Mit der vorliegenden Revision des Gesetzes zur Grund- und Weiterbildung wird das Anliegen der Motion Müri und Mitmotionär*innen vom 22. Juni 2021 umgesetzt. Der Rücklagenfond der Überschüsse aus Betriebsüberschüssen der nicht kantonalisierten Berufsfachschulen wird von 10% auf 30% der Schulbetriebskosten erhöht. Dies ermöglicht eine Glättung der jährlichen Wohnortsbeiträge der Gemeinden an die Berufsbildung, was von Seiten der Gemeinden aber auch der Schulen begrüsst wird.

«Wir unterstützen die neue Bestimmung zur Schaffung eines beruflichen Integrationsangebot für spätimmigrierte Menschen. Es kommt immer wieder vor, dass Personen zuwandern ohne Berufsabschluss und die bereits zu alt sind, um in die Kantonale Schule für Berufsbildung einzutreten. Ein bedarfsgerechtes Angebot wie z.B. das Pilotprojekt INVOL ist wichtig und sinnvoll. Die Resultate beziehungsweise Erfolgsquoten dieses Projektes sind gut. Von einer solchen Verstetigung und Ausweitung profitieren längerfristig nicht nur die Betroffenen, sondern auch die Gesellschaft und die Wirtschaft. Ebenfalls begrüssen wir die neuen Bestimmungen zur Förderung von Begabten Lernenden an Berufsfachschulen, insbesondere auch im Bereich Musik.
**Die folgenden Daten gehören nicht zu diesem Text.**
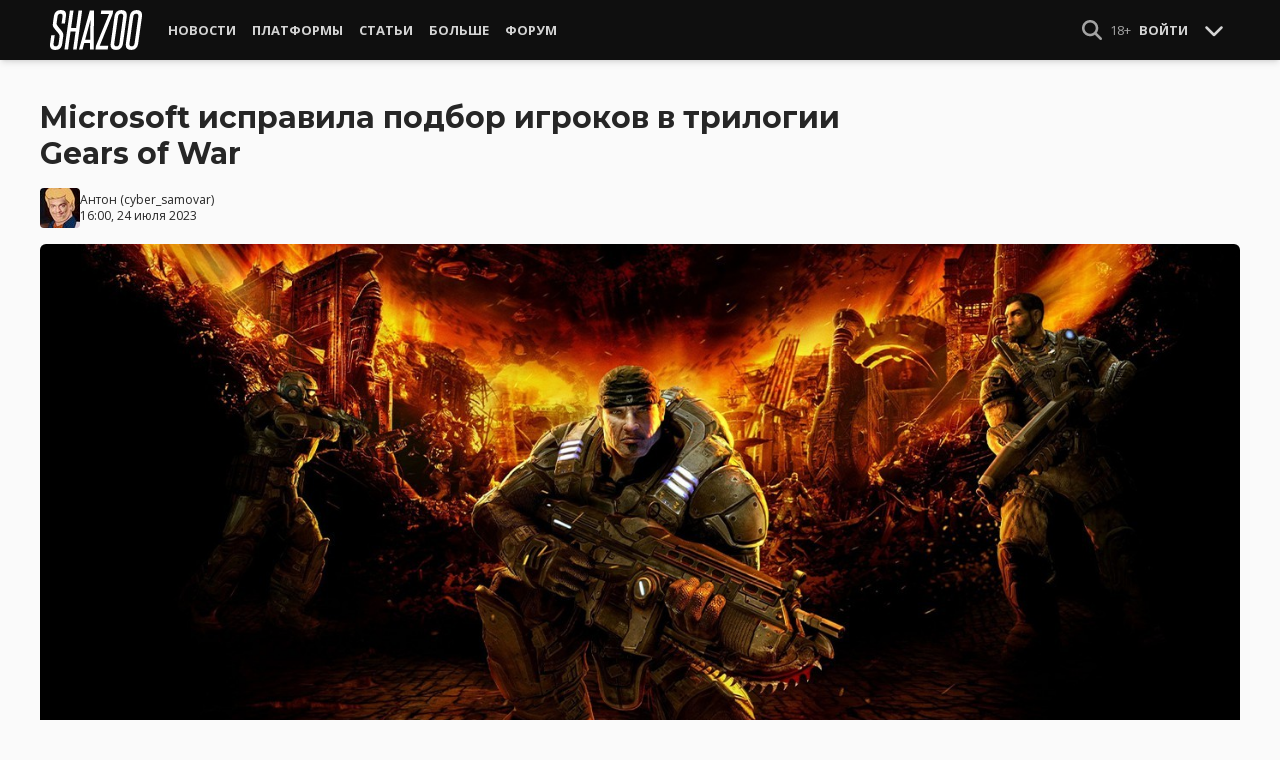

--- FILE ---
content_type: application/javascript
request_url: https://shazoo.ru/assets/js/frontend/manifest.js?id=10a1f2252a8cac5f479846cde7a8eb7d
body_size: 780
content:
(()=>{"use strict";var e,r={},t={};function o(e){var n=t[e];if(void 0!==n)return n.exports;var i=t[e]={id:e,loaded:!1,exports:{}};return r[e].call(i.exports,i,i.exports,o),i.loaded=!0,i.exports}o.m=r,o.amdO={},e=[],o.O=(r,t,n,i)=>{if(!t){var a=1/0;for(u=0;u<e.length;u++){for(var[t,n,i]=e[u],l=!0,d=0;d<t.length;d++)(!1&i||a>=i)&&Object.keys(o.O).every((e=>o.O[e](t[d])))?t.splice(d--,1):(l=!1,i<a&&(a=i));if(l){e.splice(u--,1);var s=n();void 0!==s&&(r=s)}}return r}i=i||0;for(var u=e.length;u>0&&e[u-1][2]>i;u--)e[u]=e[u-1];e[u]=[t,n,i]},o.n=e=>{var r=e&&e.__esModule?()=>e.default:()=>e;return o.d(r,{a:r}),r},o.d=(e,r)=>{for(var t in r)o.o(r,t)&&!o.o(e,t)&&Object.defineProperty(e,t,{enumerable:!0,get:r[t]})},o.g=function(){if("object"==typeof globalThis)return globalThis;try{return this||new Function("return this")()}catch(e){if("object"==typeof window)return window}}(),o.hmd=e=>((e=Object.create(e)).children||(e.children=[]),Object.defineProperty(e,"exports",{enumerable:!0,set:()=>{throw new Error("ES Modules may not assign module.exports or exports.*, Use ESM export syntax, instead: "+e.id)}}),e),o.o=(e,r)=>Object.prototype.hasOwnProperty.call(e,r),o.r=e=>{"undefined"!=typeof Symbol&&Symbol.toStringTag&&Object.defineProperty(e,Symbol.toStringTag,{value:"Module"}),Object.defineProperty(e,"__esModule",{value:!0})},o.nmd=e=>(e.paths=[],e.children||(e.children=[]),e),(()=>{var e={220:0,855:0,97:0};o.O.j=r=>0===e[r];var r=(r,t)=>{var n,i,[a,l,d]=t,s=0;if(a.some((r=>0!==e[r]))){for(n in l)o.o(l,n)&&(o.m[n]=l[n]);if(d)var u=d(o)}for(r&&r(t);s<a.length;s++)i=a[s],o.o(e,i)&&e[i]&&e[i][0](),e[i]=0;return o.O(u)},t=self.webpackChunk=self.webpackChunk||[];t.forEach(r.bind(null,0)),t.push=r.bind(null,t.push.bind(t))})()})();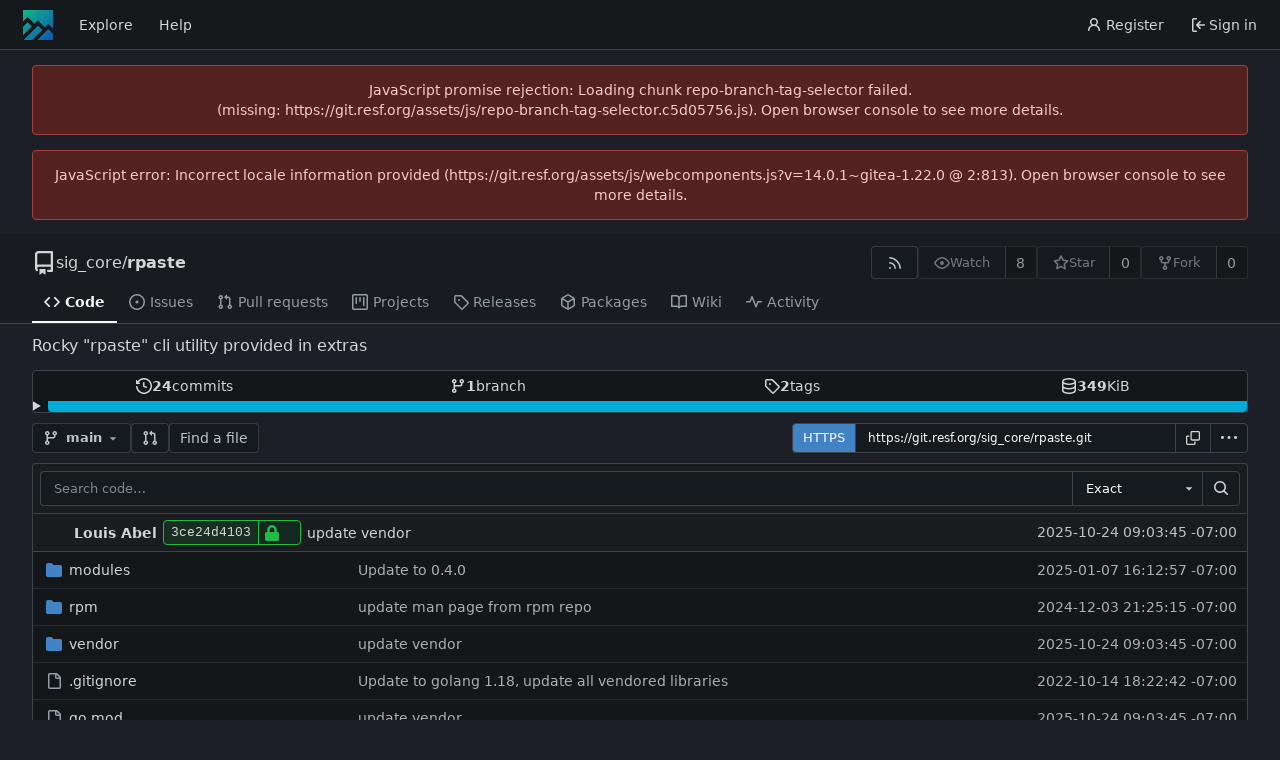

--- FILE ---
content_type: image/svg+xml;charset=utf-8
request_url: https://img.shields.io/github/last-commit/rocky-linux/rpaste/main
body_size: 298
content:
<svg xmlns="http://www.w3.org/2000/svg" width="166" height="20" role="img" aria-label="last commit: repo not found"><title>last commit: repo not found</title><linearGradient id="s" x2="0" y2="100%"><stop offset="0" stop-color="#bbb" stop-opacity=".1"/><stop offset="1" stop-opacity=".1"/></linearGradient><clipPath id="r"><rect width="166" height="20" rx="3" fill="#fff"/></clipPath><g clip-path="url(#r)"><rect width="75" height="20" fill="#555"/><rect x="75" width="91" height="20" fill="#e05d44"/><rect width="166" height="20" fill="url(#s)"/></g><g fill="#fff" text-anchor="middle" font-family="Verdana,Geneva,DejaVu Sans,sans-serif" text-rendering="geometricPrecision" font-size="110"><text aria-hidden="true" x="385" y="150" fill="#010101" fill-opacity=".3" transform="scale(.1)" textLength="650">last commit</text><text x="385" y="140" transform="scale(.1)" fill="#fff" textLength="650">last commit</text><text aria-hidden="true" x="1195" y="150" fill="#010101" fill-opacity=".3" transform="scale(.1)" textLength="810">repo not found</text><text x="1195" y="140" transform="scale(.1)" fill="#fff" textLength="810">repo not found</text></g></svg>

--- FILE ---
content_type: image/svg+xml
request_url: https://git.resf.org/assets/img/logo.svg
body_size: 1625
content:
<svg xmlns="http://www.w3.org/2000/svg" xmlns:xlink="http://www.w3.org/1999/xlink" viewBox="0 0 44.45 44.45" width="32" height="32"><defs><linearGradient id="a" x1="47" x2="215" y1="43" y2="211" gradientUnits="userSpaceOnUse"><stop stop-color="#10B981"/><stop offset="1" stop-color="#1054B9"/></linearGradient><linearGradient xlink:href="#a" id="b" x1="47" x2="215" y1="43" y2="211" gradientTransform="matrix(.26458 0 0 .26458 68.792 112.183)" gradientUnits="userSpaceOnUse"/><linearGradient xlink:href="#a" id="c" x1="47" x2="215" y1="43" y2="211" gradientTransform="matrix(.26458 0 0 .26458 68.792 112.183)" gradientUnits="userSpaceOnUse"/><linearGradient xlink:href="#a" id="d" x1="47" x2="215" y1="43" y2="211" gradientTransform="matrix(.26458 0 0 .26458 68.792 112.183)" gradientUnits="userSpaceOnUse"/><linearGradient xlink:href="#a" id="e" x1="47" x2="215" y1="43" y2="211" gradientTransform="matrix(.26458 0 0 .26458 68.792 112.183)" gradientUnits="userSpaceOnUse"/></defs><path fill="url(#a)" d="M81.227 123.56h44.45v27.52l-6.876-6.877-5.136 5.136-10.27-10.271-5.136 5.135-10.272-10.271-6.76 6.76z" style="fill:url(#b);stroke-width:.264583" transform="translate(-81.227 -123.56)"/><path fill="url(#paint1_linear_122_224)" d="m118.8 151.907-16.103 16.103h22.98v-9.227z" style="fill:url(#c);stroke-width:.264583" transform="translate(-81.227 -123.56)"/><path fill="url(#paint2_linear_122_224)" d="m103.394 146.771 6.42 6.42-14.82 14.82h-12.84Z" style="fill:url(#d);stroke-width:.264583" transform="translate(-81.227 -123.56)"/><path fill="url(#paint3_linear_122_224)" d="m87.987 141.635-6.76 6.76v12.84l13.18-13.18z" style="fill:url(#e);stroke-width:.264583" transform="translate(-81.227 -123.56)"/></svg>

--- FILE ---
content_type: image/svg+xml;charset=utf-8
request_url: https://img.shields.io/github/issues/rocky-linux/rpaste
body_size: -55
content:
<svg xmlns="http://www.w3.org/2000/svg" width="134" height="20" role="img" aria-label="issues: repo not found"><title>issues: repo not found</title><linearGradient id="s" x2="0" y2="100%"><stop offset="0" stop-color="#bbb" stop-opacity=".1"/><stop offset="1" stop-opacity=".1"/></linearGradient><clipPath id="r"><rect width="134" height="20" rx="3" fill="#fff"/></clipPath><g clip-path="url(#r)"><rect width="43" height="20" fill="#555"/><rect x="43" width="91" height="20" fill="#e05d44"/><rect width="134" height="20" fill="url(#s)"/></g><g fill="#fff" text-anchor="middle" font-family="Verdana,Geneva,DejaVu Sans,sans-serif" text-rendering="geometricPrecision" font-size="110"><text aria-hidden="true" x="225" y="150" fill="#010101" fill-opacity=".3" transform="scale(.1)" textLength="330">issues</text><text x="225" y="140" transform="scale(.1)" fill="#fff" textLength="330">issues</text><text aria-hidden="true" x="875" y="150" fill="#010101" fill-opacity=".3" transform="scale(.1)" textLength="810">repo not found</text><text x="875" y="140" transform="scale(.1)" fill="#fff" textLength="810">repo not found</text></g></svg>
Die flexibilisierte Berechnung der Beiträge des Kantons an die nicht kantonalisierten Berufsschulen, die sogenannte Pflichtlektionenpauschale, ermöglicht neben dem klassischen Unterricht auch zeit- und ortsunabhängiges Lernen. Aus unserer Sicht wäre bei der Berechnung der Pauschale wichtig, die höheren Kosten der EBA-Lernenden, welche in kleinen Klassen unterrichtet werden, durch einen angemessenen Zuschlag auszugleichen. Bei den Bestimmungen zum Datenschutz muss gewährleistet sein, dass ein sinnvoller Datenaustausch mit den OdA’s (z.B. für Diplomfeiern) und ggf. auch der Volksschule (z.B. Check S3) möglich ist», heisst es in der Medienmitteilung weiter.